By Kendra Prospero
I’m deeply focused on being the model for how to do culture right because I figure if I can do it, you can do it, too. As a business owner, I know it’s impossible to avoid turnover altogether, and I want to discuss it with you.
What is good turnover and what is bad turnover? Let’s wrestle with these questions. I would love for you to engage with me and debate me on this because I think it’s complicated. Here are some thoughts: I think bad turnover is defined by a situation where you lose somebody that you did not want to lose and you can’t explain why they left. If you have people who are ghosting you or are saying things like “it was me, it wasn’t you” probably it was “you”, and to me, this is bad turnover.
Here are other examples of a bad hire:
1. Values-misalignment: When I’ve had to fire somebody within the first few months of their employment with me because they weren’t a fit. It’s a bad hire because I should have caught that in an interview. You’ll know you have one of these because they are preventing other teammates from thriving.
2. I screwed up onboarding: A bad hire happens when I’ve had to fire somebody because they can’t live up to my expectations. Probably something I could have done differently while onboarding them.
3. I didn’t manage them well as they were learning: If I’ve lost somebody because they feel inadequate at the job, it probably means that I didn’t use the right style of management to help them build their confidence.
4. They can’t do the job: If they ultimately don’t have the ability to do the job, I screwed this up because I should have been able to catch this during the interview. I should have asked better questions to their references or should have gone deeper around their skills while interviewing. You’ll know you have this because you’ll find yourself tolerating them.
Then there’s turnover where you have somebody that you really loved, and you didn’t want to lose them, but lost them because they moved onto a better job. I’m realizing that none of us have jobs where people are going to stay forever and ever. If we think that way, we’ve set ourselves up for complete disappointment whenever someone quits. I assume that people are here for a period of time. Our jobs are a stepping stone in their career – maybe we want it to be as long as a bridge – but we should count on our employees staying for a certain period of time. Regardless of when they leave, we’re going to be sad. If they leave for a better job – a job where they have grown so much in our organizations that they’re able to move on to something that is a huge promotion for them – shouldn’t we logically just pat ourselves on the back and say “that’s awesome!” Why should we be heartbroken by somebody moving on to something better?
On that note:
The honest truth is that I have two announcements to make – we had to say good-bye to two teammates this month. Debi Richards, our longtime office manager and Julie Rosekrans, our longtime resume writer, recruiter, and Manager of Career Services, found better jobs! Both of them are moving onto jobs where they have more responsibility. We couldn’t be happier for them but we will miss them!
Some other musings:
On parenting: I don’t know about you but I feel like my next goal in parenting is to make sure my kids launch. Of course, I’m going to miss them when they’re gone, but I do hope that they launch. I hope they don’t feel like they need to stay in my basement. I hope I feel like they have found a life beyond me. I hope they finally live near me like my stepchildren do and my grandchildren and that they want to be a part of the community when they’re older, but please don’t live with me ever again.

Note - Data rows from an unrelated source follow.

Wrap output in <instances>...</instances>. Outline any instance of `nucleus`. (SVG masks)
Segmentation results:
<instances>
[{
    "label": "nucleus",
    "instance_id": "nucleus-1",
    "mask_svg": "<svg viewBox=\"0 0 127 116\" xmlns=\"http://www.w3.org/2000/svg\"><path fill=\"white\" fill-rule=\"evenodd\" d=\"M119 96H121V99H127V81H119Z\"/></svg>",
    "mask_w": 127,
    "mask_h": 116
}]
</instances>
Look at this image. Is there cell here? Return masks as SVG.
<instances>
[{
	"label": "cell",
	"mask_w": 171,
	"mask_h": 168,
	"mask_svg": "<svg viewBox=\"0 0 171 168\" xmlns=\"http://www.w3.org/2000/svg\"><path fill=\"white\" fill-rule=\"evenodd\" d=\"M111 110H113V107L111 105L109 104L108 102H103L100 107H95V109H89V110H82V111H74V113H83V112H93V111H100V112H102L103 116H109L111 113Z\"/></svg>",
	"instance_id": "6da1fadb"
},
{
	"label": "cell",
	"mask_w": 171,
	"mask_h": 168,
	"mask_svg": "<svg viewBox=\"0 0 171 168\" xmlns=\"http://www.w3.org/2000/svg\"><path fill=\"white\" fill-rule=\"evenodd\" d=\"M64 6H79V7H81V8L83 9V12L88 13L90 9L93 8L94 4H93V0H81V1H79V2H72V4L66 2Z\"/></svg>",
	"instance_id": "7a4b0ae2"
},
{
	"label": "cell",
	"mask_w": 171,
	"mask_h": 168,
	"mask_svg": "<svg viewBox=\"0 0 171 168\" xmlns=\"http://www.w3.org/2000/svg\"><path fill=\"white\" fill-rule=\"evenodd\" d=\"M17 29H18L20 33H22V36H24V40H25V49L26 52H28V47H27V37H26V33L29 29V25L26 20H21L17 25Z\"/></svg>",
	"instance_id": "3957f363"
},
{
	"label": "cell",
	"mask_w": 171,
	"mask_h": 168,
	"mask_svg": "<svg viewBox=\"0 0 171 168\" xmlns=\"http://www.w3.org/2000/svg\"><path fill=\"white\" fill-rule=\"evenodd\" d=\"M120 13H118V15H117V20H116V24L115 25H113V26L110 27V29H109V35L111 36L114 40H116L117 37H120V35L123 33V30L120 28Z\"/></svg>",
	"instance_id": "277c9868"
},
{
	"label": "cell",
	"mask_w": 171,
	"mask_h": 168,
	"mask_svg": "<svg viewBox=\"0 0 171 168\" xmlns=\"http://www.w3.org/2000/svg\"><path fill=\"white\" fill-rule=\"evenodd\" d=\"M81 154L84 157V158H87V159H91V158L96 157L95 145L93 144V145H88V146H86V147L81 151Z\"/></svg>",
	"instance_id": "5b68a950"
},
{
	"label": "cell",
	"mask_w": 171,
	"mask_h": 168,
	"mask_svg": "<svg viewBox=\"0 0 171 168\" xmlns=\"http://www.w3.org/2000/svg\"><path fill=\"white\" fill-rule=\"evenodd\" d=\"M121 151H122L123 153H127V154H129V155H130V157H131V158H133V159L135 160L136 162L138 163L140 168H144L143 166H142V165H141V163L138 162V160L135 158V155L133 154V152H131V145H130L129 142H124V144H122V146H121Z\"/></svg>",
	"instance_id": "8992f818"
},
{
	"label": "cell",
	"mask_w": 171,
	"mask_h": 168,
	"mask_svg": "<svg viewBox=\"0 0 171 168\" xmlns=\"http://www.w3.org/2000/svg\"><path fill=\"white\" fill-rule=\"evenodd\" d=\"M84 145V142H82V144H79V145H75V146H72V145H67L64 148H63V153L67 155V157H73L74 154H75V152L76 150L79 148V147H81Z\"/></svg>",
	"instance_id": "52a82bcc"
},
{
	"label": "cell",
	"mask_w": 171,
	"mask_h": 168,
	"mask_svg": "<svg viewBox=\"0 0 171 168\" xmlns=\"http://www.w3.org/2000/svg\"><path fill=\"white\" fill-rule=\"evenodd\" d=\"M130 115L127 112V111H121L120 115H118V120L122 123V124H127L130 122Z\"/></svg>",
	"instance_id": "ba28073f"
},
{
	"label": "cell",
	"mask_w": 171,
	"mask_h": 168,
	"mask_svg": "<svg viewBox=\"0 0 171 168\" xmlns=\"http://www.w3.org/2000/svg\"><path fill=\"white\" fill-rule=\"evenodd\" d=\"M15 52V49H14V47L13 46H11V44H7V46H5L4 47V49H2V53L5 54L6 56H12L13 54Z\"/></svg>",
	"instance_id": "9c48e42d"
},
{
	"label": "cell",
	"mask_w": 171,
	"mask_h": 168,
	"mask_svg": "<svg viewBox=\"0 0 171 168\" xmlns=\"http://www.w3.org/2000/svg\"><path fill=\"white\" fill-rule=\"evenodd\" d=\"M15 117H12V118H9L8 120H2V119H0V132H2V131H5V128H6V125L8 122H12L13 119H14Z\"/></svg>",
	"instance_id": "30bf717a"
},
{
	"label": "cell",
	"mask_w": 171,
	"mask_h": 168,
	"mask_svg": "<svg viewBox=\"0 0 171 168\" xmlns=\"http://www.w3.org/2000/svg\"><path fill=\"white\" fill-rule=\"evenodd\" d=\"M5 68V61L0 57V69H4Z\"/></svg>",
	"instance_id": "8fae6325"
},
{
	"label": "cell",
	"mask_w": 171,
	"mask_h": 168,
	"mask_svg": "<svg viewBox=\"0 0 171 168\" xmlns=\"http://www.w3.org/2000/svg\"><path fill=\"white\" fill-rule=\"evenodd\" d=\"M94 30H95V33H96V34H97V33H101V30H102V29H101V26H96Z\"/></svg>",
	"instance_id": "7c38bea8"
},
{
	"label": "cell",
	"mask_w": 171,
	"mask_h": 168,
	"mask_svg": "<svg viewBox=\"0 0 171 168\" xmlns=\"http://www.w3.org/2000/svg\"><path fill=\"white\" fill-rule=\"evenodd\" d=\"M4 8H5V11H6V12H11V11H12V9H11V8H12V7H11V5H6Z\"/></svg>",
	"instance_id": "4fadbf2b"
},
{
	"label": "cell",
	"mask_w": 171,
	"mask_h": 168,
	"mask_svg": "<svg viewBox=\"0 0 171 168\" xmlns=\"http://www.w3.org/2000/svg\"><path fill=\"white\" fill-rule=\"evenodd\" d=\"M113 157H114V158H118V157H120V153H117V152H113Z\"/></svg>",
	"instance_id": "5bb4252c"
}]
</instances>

As for reading, this week has been a week of fiction. I just finished “Sea of Tranquility” and it was a fantastic book. I recommend that you listen to it because it was really well-read by 4 actors.
And I had the privilege to attend the CEO Forum and heard John Wood speak. I’ve started his book called “Purpose, Incorporated”, and I’ve invited him to the Podcast – I want you all to hear his story. More on this later!